(Stored entries)
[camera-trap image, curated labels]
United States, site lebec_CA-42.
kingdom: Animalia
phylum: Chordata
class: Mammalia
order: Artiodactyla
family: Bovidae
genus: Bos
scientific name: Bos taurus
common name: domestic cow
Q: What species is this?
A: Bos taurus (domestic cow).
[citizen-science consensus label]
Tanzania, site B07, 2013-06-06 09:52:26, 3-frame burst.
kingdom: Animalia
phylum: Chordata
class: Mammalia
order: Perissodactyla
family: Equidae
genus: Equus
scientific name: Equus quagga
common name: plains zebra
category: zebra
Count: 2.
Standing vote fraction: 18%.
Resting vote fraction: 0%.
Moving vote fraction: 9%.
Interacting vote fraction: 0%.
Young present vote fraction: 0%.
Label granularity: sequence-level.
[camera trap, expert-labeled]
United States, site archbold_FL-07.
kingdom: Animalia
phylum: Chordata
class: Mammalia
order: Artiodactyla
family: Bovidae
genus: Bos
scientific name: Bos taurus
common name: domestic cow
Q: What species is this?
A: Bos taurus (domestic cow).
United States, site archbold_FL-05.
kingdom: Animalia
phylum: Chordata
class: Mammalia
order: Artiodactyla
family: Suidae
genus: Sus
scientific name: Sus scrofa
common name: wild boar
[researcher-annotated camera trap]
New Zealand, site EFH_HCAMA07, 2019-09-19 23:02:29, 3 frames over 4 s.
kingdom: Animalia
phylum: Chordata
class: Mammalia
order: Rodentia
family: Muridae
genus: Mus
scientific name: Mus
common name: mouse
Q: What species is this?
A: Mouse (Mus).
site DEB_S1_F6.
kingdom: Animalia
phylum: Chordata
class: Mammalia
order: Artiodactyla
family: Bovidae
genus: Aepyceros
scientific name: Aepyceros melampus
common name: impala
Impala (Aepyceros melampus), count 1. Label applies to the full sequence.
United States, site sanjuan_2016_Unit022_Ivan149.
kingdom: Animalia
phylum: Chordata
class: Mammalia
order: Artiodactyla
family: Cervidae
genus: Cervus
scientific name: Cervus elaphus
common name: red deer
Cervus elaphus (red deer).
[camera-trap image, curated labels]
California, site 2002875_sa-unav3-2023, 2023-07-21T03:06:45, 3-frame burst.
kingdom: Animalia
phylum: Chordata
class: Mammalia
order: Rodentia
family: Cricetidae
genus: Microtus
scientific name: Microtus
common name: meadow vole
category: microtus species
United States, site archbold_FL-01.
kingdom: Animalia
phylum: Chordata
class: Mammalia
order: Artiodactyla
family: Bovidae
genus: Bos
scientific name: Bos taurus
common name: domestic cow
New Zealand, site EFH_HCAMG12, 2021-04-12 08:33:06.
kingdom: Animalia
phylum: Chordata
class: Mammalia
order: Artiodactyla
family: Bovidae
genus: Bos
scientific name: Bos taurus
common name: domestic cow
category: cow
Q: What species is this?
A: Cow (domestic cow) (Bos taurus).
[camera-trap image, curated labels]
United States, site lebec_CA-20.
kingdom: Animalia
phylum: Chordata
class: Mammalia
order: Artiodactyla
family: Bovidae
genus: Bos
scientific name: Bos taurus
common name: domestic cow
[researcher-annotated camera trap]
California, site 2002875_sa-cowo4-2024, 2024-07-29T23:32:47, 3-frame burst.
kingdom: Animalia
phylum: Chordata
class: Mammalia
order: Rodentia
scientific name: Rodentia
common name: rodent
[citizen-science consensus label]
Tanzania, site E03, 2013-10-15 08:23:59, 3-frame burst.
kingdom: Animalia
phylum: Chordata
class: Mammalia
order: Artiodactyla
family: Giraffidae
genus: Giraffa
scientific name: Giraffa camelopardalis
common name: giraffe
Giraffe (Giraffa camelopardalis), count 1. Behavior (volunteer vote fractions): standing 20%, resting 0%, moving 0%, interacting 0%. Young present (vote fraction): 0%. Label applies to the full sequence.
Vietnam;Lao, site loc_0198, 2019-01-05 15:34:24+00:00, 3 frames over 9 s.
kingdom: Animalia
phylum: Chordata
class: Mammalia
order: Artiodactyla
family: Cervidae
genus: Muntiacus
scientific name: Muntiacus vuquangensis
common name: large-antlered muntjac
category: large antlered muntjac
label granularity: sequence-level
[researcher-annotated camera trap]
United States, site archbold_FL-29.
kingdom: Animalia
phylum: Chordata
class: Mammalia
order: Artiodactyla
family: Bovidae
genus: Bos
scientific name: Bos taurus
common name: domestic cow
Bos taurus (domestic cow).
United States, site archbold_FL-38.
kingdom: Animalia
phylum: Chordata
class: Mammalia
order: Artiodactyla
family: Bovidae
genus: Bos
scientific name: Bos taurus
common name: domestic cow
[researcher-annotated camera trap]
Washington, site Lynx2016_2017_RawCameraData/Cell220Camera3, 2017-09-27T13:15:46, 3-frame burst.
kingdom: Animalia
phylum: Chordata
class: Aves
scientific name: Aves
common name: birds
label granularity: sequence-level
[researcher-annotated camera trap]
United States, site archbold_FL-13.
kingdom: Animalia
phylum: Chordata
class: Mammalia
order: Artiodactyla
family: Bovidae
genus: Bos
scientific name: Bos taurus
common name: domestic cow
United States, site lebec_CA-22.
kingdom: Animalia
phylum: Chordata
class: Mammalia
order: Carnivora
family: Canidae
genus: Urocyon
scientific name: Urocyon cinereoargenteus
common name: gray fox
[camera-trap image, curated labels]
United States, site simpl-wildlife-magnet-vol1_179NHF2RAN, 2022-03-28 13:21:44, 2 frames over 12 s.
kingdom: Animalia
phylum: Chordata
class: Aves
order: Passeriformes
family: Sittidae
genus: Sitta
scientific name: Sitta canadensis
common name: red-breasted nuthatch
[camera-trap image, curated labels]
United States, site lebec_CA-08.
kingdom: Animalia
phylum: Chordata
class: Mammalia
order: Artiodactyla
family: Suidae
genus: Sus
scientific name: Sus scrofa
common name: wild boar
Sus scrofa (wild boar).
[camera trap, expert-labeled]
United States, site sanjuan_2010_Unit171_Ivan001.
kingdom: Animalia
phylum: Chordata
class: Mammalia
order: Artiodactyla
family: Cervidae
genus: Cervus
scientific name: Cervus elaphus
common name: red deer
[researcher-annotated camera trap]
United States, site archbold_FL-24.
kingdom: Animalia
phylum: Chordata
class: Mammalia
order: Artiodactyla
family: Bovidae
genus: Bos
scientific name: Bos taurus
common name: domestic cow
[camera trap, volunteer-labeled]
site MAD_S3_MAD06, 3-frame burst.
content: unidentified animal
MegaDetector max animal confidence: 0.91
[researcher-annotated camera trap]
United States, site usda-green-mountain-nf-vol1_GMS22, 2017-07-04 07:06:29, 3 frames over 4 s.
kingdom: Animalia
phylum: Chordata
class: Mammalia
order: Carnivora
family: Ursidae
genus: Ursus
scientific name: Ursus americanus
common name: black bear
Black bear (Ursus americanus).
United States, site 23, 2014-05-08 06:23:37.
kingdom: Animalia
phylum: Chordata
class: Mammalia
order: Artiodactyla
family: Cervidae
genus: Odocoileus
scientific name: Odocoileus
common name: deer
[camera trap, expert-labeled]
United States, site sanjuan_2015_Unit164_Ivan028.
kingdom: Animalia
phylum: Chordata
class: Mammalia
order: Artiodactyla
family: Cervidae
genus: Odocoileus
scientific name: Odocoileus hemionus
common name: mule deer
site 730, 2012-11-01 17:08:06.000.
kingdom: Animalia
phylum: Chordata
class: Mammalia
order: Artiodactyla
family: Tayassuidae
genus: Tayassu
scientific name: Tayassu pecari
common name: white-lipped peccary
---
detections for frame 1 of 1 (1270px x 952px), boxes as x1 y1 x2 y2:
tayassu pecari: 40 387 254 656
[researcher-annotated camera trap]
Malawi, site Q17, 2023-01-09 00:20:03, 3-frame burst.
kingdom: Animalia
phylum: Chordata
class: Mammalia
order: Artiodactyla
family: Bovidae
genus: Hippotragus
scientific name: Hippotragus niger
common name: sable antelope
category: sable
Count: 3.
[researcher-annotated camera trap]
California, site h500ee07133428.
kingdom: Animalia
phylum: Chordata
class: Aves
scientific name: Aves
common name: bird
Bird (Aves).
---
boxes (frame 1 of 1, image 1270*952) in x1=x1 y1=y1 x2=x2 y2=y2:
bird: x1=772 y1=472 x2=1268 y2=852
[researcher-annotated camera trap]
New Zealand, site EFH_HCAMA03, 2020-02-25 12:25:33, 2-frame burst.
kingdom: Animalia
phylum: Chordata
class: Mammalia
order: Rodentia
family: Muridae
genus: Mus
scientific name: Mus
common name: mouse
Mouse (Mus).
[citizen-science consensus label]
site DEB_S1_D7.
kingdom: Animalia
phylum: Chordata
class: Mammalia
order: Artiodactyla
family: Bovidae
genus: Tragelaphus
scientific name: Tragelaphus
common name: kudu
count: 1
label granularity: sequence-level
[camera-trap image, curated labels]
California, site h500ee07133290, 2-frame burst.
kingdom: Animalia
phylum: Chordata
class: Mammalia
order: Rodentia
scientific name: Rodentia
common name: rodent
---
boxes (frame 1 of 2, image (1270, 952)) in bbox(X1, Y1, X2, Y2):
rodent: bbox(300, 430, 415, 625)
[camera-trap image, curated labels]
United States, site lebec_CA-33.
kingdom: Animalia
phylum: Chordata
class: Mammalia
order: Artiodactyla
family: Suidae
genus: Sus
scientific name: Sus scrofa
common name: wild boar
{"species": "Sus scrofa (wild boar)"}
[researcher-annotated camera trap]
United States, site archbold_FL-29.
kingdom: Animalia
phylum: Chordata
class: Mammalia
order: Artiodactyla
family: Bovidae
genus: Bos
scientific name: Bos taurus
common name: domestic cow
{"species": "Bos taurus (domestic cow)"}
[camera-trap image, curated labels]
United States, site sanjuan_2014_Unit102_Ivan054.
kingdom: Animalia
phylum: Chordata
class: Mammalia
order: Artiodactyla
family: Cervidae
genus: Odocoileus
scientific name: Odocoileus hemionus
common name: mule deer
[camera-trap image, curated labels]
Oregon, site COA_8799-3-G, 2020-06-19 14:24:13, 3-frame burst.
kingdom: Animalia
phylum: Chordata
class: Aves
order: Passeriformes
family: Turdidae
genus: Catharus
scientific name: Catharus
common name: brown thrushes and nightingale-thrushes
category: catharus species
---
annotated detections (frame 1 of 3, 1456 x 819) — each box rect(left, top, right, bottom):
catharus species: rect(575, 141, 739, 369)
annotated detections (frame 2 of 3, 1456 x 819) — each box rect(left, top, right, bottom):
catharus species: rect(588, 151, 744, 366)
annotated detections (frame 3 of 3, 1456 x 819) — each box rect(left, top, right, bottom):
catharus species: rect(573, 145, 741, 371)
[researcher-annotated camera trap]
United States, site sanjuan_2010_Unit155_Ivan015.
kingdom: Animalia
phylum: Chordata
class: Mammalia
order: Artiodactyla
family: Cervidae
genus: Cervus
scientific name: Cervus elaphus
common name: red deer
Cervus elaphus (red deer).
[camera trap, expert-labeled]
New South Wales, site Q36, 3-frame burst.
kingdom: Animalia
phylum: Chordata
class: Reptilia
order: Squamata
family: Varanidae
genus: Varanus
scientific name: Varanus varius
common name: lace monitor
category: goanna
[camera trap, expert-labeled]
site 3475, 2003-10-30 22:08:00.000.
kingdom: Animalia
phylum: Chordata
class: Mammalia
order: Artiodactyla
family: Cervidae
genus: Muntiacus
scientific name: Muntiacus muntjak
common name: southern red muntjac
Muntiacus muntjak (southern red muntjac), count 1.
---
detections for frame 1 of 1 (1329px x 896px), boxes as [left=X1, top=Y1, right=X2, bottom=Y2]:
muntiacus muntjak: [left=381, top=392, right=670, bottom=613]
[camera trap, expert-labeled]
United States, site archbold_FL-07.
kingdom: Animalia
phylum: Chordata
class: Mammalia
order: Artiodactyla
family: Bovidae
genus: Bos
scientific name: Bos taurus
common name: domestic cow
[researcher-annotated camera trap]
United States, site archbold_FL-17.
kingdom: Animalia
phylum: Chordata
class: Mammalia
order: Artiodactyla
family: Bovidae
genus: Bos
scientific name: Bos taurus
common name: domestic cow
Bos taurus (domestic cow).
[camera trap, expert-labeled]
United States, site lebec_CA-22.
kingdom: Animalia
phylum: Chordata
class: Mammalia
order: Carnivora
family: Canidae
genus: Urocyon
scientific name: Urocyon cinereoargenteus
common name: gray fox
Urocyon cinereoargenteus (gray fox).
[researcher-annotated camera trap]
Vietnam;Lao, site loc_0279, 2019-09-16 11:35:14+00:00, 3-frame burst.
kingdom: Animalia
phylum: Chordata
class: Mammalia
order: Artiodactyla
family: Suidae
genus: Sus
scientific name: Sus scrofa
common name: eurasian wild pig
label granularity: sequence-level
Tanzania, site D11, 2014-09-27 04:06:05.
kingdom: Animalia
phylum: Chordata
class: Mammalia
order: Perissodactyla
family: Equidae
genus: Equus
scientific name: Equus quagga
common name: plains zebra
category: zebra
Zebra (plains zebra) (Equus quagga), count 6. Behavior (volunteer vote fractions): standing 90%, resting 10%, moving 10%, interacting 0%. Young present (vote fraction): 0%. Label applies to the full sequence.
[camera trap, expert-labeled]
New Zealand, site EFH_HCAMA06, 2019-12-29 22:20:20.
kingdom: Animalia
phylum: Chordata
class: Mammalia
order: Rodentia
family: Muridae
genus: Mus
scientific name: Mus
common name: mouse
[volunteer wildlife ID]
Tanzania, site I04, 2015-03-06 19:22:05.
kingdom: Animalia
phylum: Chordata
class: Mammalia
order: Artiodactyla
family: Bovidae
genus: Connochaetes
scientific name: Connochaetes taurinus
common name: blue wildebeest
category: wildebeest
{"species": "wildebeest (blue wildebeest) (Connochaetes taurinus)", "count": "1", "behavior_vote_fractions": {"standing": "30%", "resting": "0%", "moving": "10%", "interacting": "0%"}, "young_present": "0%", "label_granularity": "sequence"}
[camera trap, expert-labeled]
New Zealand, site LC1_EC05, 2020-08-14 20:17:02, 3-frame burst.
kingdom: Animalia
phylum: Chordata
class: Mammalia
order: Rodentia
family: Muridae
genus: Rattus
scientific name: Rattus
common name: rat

### [Problem details]
Out of the preceding entries, pull every line containing the string "wildlife".

### [Expected answer]
United States, site simpl-wildlife-magnet-vol1_179NHF2RAN, 2022-03-28 13:21:44, 2 frames over 12 s.
[volunteer wildlife ID]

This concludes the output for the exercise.